Speaking at a Monitor breakfast yesterday, House Speaker Thomas Foley (D) of Washington continued the theme: "I think if I have a fundamental belief as a Democrat vis-a-vis the Republicans, it's that they have an instinctive, visceral desire to protect higher-income Americans from [contributing] a fair share of public finance and support.

"And they're at it again," Mr. Foley said. "The only group in the country. Every other group is being asked to do something - farmers, workers, people who are Social Security recipients, people who receive government programs, students. Go down the list. The one group that the Republican Party doesn't want to have any participation in deficit reduction are people who earn over $200,000 a year."

Foley suggested that if Mr. Clinton had made a mistake in the selling of his package, it was in creating the impression that the middle class would bear much of the burden in new taxes.

That is not true, he added, citing a Congressional Budget Office analysis that 78 percent of the new tax burden would be placed on people who earn more than $200,000.

Democrats have been put in a tough spot over this deficit-reduction bill. They want to support the president and they want to cut the deficit, but they also want to be reelected.

Even though, as Foley says, Clinton's package would place most of the burden of new taxation on the wealthy, every American will feel at least some aspect of the bill - higher prices for energy, cuts in Medicare and Medicaid, higher taxes on Social Security for middle- and upper-income pensioners. And every Democratic senator who votes for the bill, especially the 20 who will be up for reelection next year, can envision the negative ad campaigns Republicans will cook up.

SO when a House-Senate conference begins next week to work out compromise legislation that resolves the differences between the House and Senate bills, political salability will be uppermost in members' minds.

Foley foresees some form of energy tax in the final bill.

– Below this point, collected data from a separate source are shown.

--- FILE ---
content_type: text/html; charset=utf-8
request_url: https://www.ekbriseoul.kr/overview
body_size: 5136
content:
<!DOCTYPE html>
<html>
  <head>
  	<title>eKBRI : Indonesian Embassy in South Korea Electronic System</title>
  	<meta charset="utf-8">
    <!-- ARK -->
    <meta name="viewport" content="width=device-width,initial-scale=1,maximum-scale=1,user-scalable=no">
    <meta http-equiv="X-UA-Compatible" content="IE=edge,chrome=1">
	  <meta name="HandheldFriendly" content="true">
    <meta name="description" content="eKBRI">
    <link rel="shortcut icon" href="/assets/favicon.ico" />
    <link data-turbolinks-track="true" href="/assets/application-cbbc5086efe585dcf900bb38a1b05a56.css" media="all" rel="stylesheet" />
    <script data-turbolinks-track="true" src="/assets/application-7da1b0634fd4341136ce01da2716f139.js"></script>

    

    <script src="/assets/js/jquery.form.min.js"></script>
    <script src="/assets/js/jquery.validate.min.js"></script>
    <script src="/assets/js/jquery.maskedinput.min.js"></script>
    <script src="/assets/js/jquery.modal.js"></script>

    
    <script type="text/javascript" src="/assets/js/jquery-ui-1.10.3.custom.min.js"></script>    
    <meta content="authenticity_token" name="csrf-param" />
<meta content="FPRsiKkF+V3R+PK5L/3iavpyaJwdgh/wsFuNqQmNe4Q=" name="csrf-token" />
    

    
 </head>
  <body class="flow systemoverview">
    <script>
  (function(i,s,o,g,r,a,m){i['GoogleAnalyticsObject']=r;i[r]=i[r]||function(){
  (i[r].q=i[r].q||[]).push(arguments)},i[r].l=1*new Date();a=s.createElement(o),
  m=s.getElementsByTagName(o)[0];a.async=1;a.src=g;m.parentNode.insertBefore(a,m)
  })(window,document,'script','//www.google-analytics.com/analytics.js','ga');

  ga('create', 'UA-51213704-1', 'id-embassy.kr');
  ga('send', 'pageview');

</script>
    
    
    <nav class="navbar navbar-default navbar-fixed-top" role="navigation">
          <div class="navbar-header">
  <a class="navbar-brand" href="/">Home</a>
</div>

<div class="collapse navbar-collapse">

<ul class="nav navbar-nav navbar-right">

The House went along with Clinton's proposal for a "Btu tax" - a tax on various forms of energy based on their heat content - while the Senate, at press time, appeared set to go for a 4.3-cents-a-gallon gasoline tax.

Foley says other aspects of the House bill that have been modified by the Senate will be worked over in conference.

These include empowerment zones to boost business investment in poor areas and the increase in the earned-income tax credit.

The Speaker predicts that the conference will end sometime between July 12 and Aug. 6.